O ponto alto desta análise micropolítica aparece em 2004, num livro cujo título diz tudo, Portugal, Hoje: O Medo de Existir (2004). Trata-se de um livro que deu a José Gil a visibilidade do grande público em Portugal, até por ter sido (sem surpresa) violentamente criticado, acabando mesmo por ser relativizado (e ouvi isto de outros filósofos, na época) como uma espécie de “desabafo”.
Em todo caso, é evidente que o livro de José Gil é muito mais do que um desabafo. Aliás, se o relacionarmos a outro livro que escreveu sobre Portugal, desta vez sobre Salazar e a análise da sua “retórica”, em Salazar: A Retórica da Invisibilidade (e que aparece anos antes, em 1995), percebe-se a continuidade entre um texto e o outro, ou seja, a consistência do pensamento micropolítico de José Gil sobre Portugal. Vale a pena analisar esta continuidade, até por ser nos seus termos que chegamos ao pensamento de José Gil sobre o Portugal democrático, de Abril.
6. O ponto essencial é este: para José Gil, e isto micropoliticamente, o Portugal de Abril se mantém tal como Salazar o desejou, um “país da não-inscrição”.
No que se refere à continuidade deste trauma, tudo começa logo no 25 de Abril, com a não- inscrição do antigo regime, do seu “passado negro”, no actual regime democrático.
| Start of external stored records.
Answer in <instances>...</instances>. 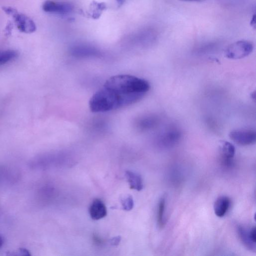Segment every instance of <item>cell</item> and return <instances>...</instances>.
<instances>
[{
	"mask_svg": "<svg viewBox=\"0 0 256 256\" xmlns=\"http://www.w3.org/2000/svg\"><path fill=\"white\" fill-rule=\"evenodd\" d=\"M126 176L130 188L138 191L140 190L142 188V180L139 174L128 170L126 172Z\"/></svg>",
	"mask_w": 256,
	"mask_h": 256,
	"instance_id": "obj_13",
	"label": "cell"
},
{
	"mask_svg": "<svg viewBox=\"0 0 256 256\" xmlns=\"http://www.w3.org/2000/svg\"><path fill=\"white\" fill-rule=\"evenodd\" d=\"M166 206V199L161 198L158 204L157 220L160 228H163L165 224L164 212Z\"/></svg>",
	"mask_w": 256,
	"mask_h": 256,
	"instance_id": "obj_15",
	"label": "cell"
},
{
	"mask_svg": "<svg viewBox=\"0 0 256 256\" xmlns=\"http://www.w3.org/2000/svg\"><path fill=\"white\" fill-rule=\"evenodd\" d=\"M116 0L117 1L118 4L119 5L121 6L125 2V1L126 0Z\"/></svg>",
	"mask_w": 256,
	"mask_h": 256,
	"instance_id": "obj_21",
	"label": "cell"
},
{
	"mask_svg": "<svg viewBox=\"0 0 256 256\" xmlns=\"http://www.w3.org/2000/svg\"><path fill=\"white\" fill-rule=\"evenodd\" d=\"M18 56V52L13 50H0V66L13 60Z\"/></svg>",
	"mask_w": 256,
	"mask_h": 256,
	"instance_id": "obj_14",
	"label": "cell"
},
{
	"mask_svg": "<svg viewBox=\"0 0 256 256\" xmlns=\"http://www.w3.org/2000/svg\"><path fill=\"white\" fill-rule=\"evenodd\" d=\"M253 44L248 40H241L229 45L226 49L224 54L226 58L236 60L248 56L253 50Z\"/></svg>",
	"mask_w": 256,
	"mask_h": 256,
	"instance_id": "obj_3",
	"label": "cell"
},
{
	"mask_svg": "<svg viewBox=\"0 0 256 256\" xmlns=\"http://www.w3.org/2000/svg\"><path fill=\"white\" fill-rule=\"evenodd\" d=\"M229 136L236 144L246 146L256 142V133L255 130L252 129H238L232 130Z\"/></svg>",
	"mask_w": 256,
	"mask_h": 256,
	"instance_id": "obj_5",
	"label": "cell"
},
{
	"mask_svg": "<svg viewBox=\"0 0 256 256\" xmlns=\"http://www.w3.org/2000/svg\"><path fill=\"white\" fill-rule=\"evenodd\" d=\"M159 122L160 119L156 116L147 115L138 120L137 126L142 130H148L156 127Z\"/></svg>",
	"mask_w": 256,
	"mask_h": 256,
	"instance_id": "obj_11",
	"label": "cell"
},
{
	"mask_svg": "<svg viewBox=\"0 0 256 256\" xmlns=\"http://www.w3.org/2000/svg\"><path fill=\"white\" fill-rule=\"evenodd\" d=\"M70 51L73 56L78 58L96 56L100 54L99 51L95 48L84 44L75 45L71 48Z\"/></svg>",
	"mask_w": 256,
	"mask_h": 256,
	"instance_id": "obj_8",
	"label": "cell"
},
{
	"mask_svg": "<svg viewBox=\"0 0 256 256\" xmlns=\"http://www.w3.org/2000/svg\"><path fill=\"white\" fill-rule=\"evenodd\" d=\"M14 254L12 255H18V256H30V254L28 250L25 248H20L16 251Z\"/></svg>",
	"mask_w": 256,
	"mask_h": 256,
	"instance_id": "obj_17",
	"label": "cell"
},
{
	"mask_svg": "<svg viewBox=\"0 0 256 256\" xmlns=\"http://www.w3.org/2000/svg\"><path fill=\"white\" fill-rule=\"evenodd\" d=\"M230 206V200L226 196H220L216 198L214 204L215 214L220 218L224 216Z\"/></svg>",
	"mask_w": 256,
	"mask_h": 256,
	"instance_id": "obj_10",
	"label": "cell"
},
{
	"mask_svg": "<svg viewBox=\"0 0 256 256\" xmlns=\"http://www.w3.org/2000/svg\"><path fill=\"white\" fill-rule=\"evenodd\" d=\"M150 88L146 80L130 74L110 78L91 97L90 110L104 112L132 104L142 98Z\"/></svg>",
	"mask_w": 256,
	"mask_h": 256,
	"instance_id": "obj_1",
	"label": "cell"
},
{
	"mask_svg": "<svg viewBox=\"0 0 256 256\" xmlns=\"http://www.w3.org/2000/svg\"><path fill=\"white\" fill-rule=\"evenodd\" d=\"M182 137V132L176 126H169L158 134V142L162 148H168L177 144Z\"/></svg>",
	"mask_w": 256,
	"mask_h": 256,
	"instance_id": "obj_4",
	"label": "cell"
},
{
	"mask_svg": "<svg viewBox=\"0 0 256 256\" xmlns=\"http://www.w3.org/2000/svg\"><path fill=\"white\" fill-rule=\"evenodd\" d=\"M181 0L186 1V2H198V1H201L202 0Z\"/></svg>",
	"mask_w": 256,
	"mask_h": 256,
	"instance_id": "obj_23",
	"label": "cell"
},
{
	"mask_svg": "<svg viewBox=\"0 0 256 256\" xmlns=\"http://www.w3.org/2000/svg\"><path fill=\"white\" fill-rule=\"evenodd\" d=\"M42 10L47 12L66 14L71 12L72 5L66 2L56 0H46L42 4Z\"/></svg>",
	"mask_w": 256,
	"mask_h": 256,
	"instance_id": "obj_6",
	"label": "cell"
},
{
	"mask_svg": "<svg viewBox=\"0 0 256 256\" xmlns=\"http://www.w3.org/2000/svg\"><path fill=\"white\" fill-rule=\"evenodd\" d=\"M250 228L240 226L238 228V236L244 246L252 250H256V244L252 240L250 234Z\"/></svg>",
	"mask_w": 256,
	"mask_h": 256,
	"instance_id": "obj_12",
	"label": "cell"
},
{
	"mask_svg": "<svg viewBox=\"0 0 256 256\" xmlns=\"http://www.w3.org/2000/svg\"><path fill=\"white\" fill-rule=\"evenodd\" d=\"M122 205L124 209L126 210H130L134 206V202L132 198L130 196L124 198L122 200Z\"/></svg>",
	"mask_w": 256,
	"mask_h": 256,
	"instance_id": "obj_16",
	"label": "cell"
},
{
	"mask_svg": "<svg viewBox=\"0 0 256 256\" xmlns=\"http://www.w3.org/2000/svg\"><path fill=\"white\" fill-rule=\"evenodd\" d=\"M255 20H256L255 15H254L253 17L252 18L250 24L252 26H254V28H255V24H255V23H256Z\"/></svg>",
	"mask_w": 256,
	"mask_h": 256,
	"instance_id": "obj_20",
	"label": "cell"
},
{
	"mask_svg": "<svg viewBox=\"0 0 256 256\" xmlns=\"http://www.w3.org/2000/svg\"><path fill=\"white\" fill-rule=\"evenodd\" d=\"M220 151L222 164L227 166H230L235 154L234 145L230 142L222 141L220 142Z\"/></svg>",
	"mask_w": 256,
	"mask_h": 256,
	"instance_id": "obj_7",
	"label": "cell"
},
{
	"mask_svg": "<svg viewBox=\"0 0 256 256\" xmlns=\"http://www.w3.org/2000/svg\"><path fill=\"white\" fill-rule=\"evenodd\" d=\"M2 10L14 20L18 30L24 33H32L36 31V25L30 17L21 13L11 6H3Z\"/></svg>",
	"mask_w": 256,
	"mask_h": 256,
	"instance_id": "obj_2",
	"label": "cell"
},
{
	"mask_svg": "<svg viewBox=\"0 0 256 256\" xmlns=\"http://www.w3.org/2000/svg\"><path fill=\"white\" fill-rule=\"evenodd\" d=\"M4 244V239L0 235V248L2 247Z\"/></svg>",
	"mask_w": 256,
	"mask_h": 256,
	"instance_id": "obj_22",
	"label": "cell"
},
{
	"mask_svg": "<svg viewBox=\"0 0 256 256\" xmlns=\"http://www.w3.org/2000/svg\"><path fill=\"white\" fill-rule=\"evenodd\" d=\"M120 238L118 236L114 238L112 240H110V243L112 245H117L120 241Z\"/></svg>",
	"mask_w": 256,
	"mask_h": 256,
	"instance_id": "obj_19",
	"label": "cell"
},
{
	"mask_svg": "<svg viewBox=\"0 0 256 256\" xmlns=\"http://www.w3.org/2000/svg\"><path fill=\"white\" fill-rule=\"evenodd\" d=\"M89 213L92 220H98L106 216V208L102 200L97 198L94 200L90 204Z\"/></svg>",
	"mask_w": 256,
	"mask_h": 256,
	"instance_id": "obj_9",
	"label": "cell"
},
{
	"mask_svg": "<svg viewBox=\"0 0 256 256\" xmlns=\"http://www.w3.org/2000/svg\"><path fill=\"white\" fill-rule=\"evenodd\" d=\"M93 240L94 243L97 246H100L103 244L102 240L97 235L93 236Z\"/></svg>",
	"mask_w": 256,
	"mask_h": 256,
	"instance_id": "obj_18",
	"label": "cell"
}]
</instances>
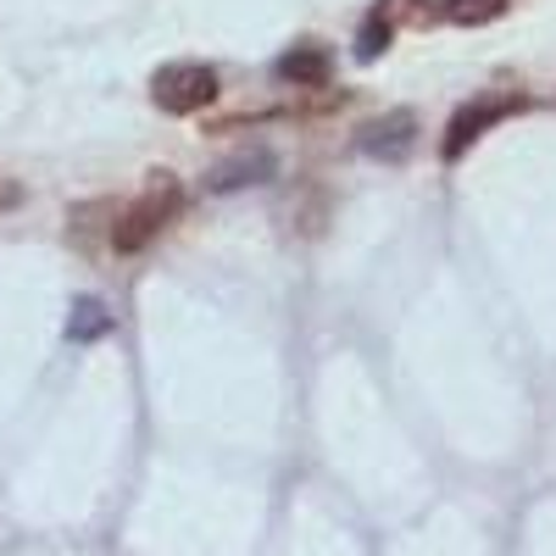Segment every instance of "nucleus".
<instances>
[{"label":"nucleus","mask_w":556,"mask_h":556,"mask_svg":"<svg viewBox=\"0 0 556 556\" xmlns=\"http://www.w3.org/2000/svg\"><path fill=\"white\" fill-rule=\"evenodd\" d=\"M73 240H89L96 228H106V240H112V223H117V206L112 201H89V206H73Z\"/></svg>","instance_id":"nucleus-10"},{"label":"nucleus","mask_w":556,"mask_h":556,"mask_svg":"<svg viewBox=\"0 0 556 556\" xmlns=\"http://www.w3.org/2000/svg\"><path fill=\"white\" fill-rule=\"evenodd\" d=\"M523 106H529V96H518V89H506V96H479V101H468V106H462V112L451 117L440 156H445V162H456V156L468 151V146H473V139H479L490 123L513 117V112H523Z\"/></svg>","instance_id":"nucleus-3"},{"label":"nucleus","mask_w":556,"mask_h":556,"mask_svg":"<svg viewBox=\"0 0 556 556\" xmlns=\"http://www.w3.org/2000/svg\"><path fill=\"white\" fill-rule=\"evenodd\" d=\"M513 12V0H440V17L456 28H490Z\"/></svg>","instance_id":"nucleus-8"},{"label":"nucleus","mask_w":556,"mask_h":556,"mask_svg":"<svg viewBox=\"0 0 556 556\" xmlns=\"http://www.w3.org/2000/svg\"><path fill=\"white\" fill-rule=\"evenodd\" d=\"M412 146H417V117L406 106H395V112H384V117L356 128V151L374 156V162H406Z\"/></svg>","instance_id":"nucleus-4"},{"label":"nucleus","mask_w":556,"mask_h":556,"mask_svg":"<svg viewBox=\"0 0 556 556\" xmlns=\"http://www.w3.org/2000/svg\"><path fill=\"white\" fill-rule=\"evenodd\" d=\"M273 173H278V156H273L267 146H251V151H240V156L217 162V167L206 173V190L228 195V190H245V184H262V178H273Z\"/></svg>","instance_id":"nucleus-6"},{"label":"nucleus","mask_w":556,"mask_h":556,"mask_svg":"<svg viewBox=\"0 0 556 556\" xmlns=\"http://www.w3.org/2000/svg\"><path fill=\"white\" fill-rule=\"evenodd\" d=\"M395 17H390V7H384V0H379V7L374 12H367L362 17V28H356V62H379L384 51H390V39H395Z\"/></svg>","instance_id":"nucleus-7"},{"label":"nucleus","mask_w":556,"mask_h":556,"mask_svg":"<svg viewBox=\"0 0 556 556\" xmlns=\"http://www.w3.org/2000/svg\"><path fill=\"white\" fill-rule=\"evenodd\" d=\"M217 89H223V78H217V67H206V62H167V67L151 73V101H156V112H167V117H195V112H206V106L217 101Z\"/></svg>","instance_id":"nucleus-2"},{"label":"nucleus","mask_w":556,"mask_h":556,"mask_svg":"<svg viewBox=\"0 0 556 556\" xmlns=\"http://www.w3.org/2000/svg\"><path fill=\"white\" fill-rule=\"evenodd\" d=\"M106 334H112V312H106L96 295L73 301V317H67V340H73V345H89V340H106Z\"/></svg>","instance_id":"nucleus-9"},{"label":"nucleus","mask_w":556,"mask_h":556,"mask_svg":"<svg viewBox=\"0 0 556 556\" xmlns=\"http://www.w3.org/2000/svg\"><path fill=\"white\" fill-rule=\"evenodd\" d=\"M17 201H23V190H17V184H12V178H0V212H12Z\"/></svg>","instance_id":"nucleus-11"},{"label":"nucleus","mask_w":556,"mask_h":556,"mask_svg":"<svg viewBox=\"0 0 556 556\" xmlns=\"http://www.w3.org/2000/svg\"><path fill=\"white\" fill-rule=\"evenodd\" d=\"M178 212H184V190H178V178H173V173H151L146 195L128 201V206L117 212V223H112V251H117V256L146 251V245L162 235V228H167Z\"/></svg>","instance_id":"nucleus-1"},{"label":"nucleus","mask_w":556,"mask_h":556,"mask_svg":"<svg viewBox=\"0 0 556 556\" xmlns=\"http://www.w3.org/2000/svg\"><path fill=\"white\" fill-rule=\"evenodd\" d=\"M273 73H278V84H295V89H329L334 56H329V45L301 39V45H290V51L273 62Z\"/></svg>","instance_id":"nucleus-5"}]
</instances>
Nas palavras de José Gil:
“O 25 de Abril recusou-se a inscrever no real os 48 anos de autoritarismo salazarista. Não houve julgamentos de Pides, nem de responsáveis do antigo regime. Pelo contrário, um imenso perdão recobriu com um véu a realidade repressiva, castradora, humilhante de onde provínhamos. Como se a exaltação afirmativa da ‘Revolução’ pudesse varrer, de uma penada, esse passado negro. Assim se obliterou das consciências e da vida a guerra colonial, as vexações, os crimes, a cultura do medo e da pequenez medíocre que o salazarismo engendrou. Mas não se constrói um ‘branco’ (psíquico ou histórico), não se elimina o real e as forças que o produzem, sem que reapareçam aqui e ali, os mesmos ou outros estigmas que testemunham o que se quis apagar e que insiste em permanecer.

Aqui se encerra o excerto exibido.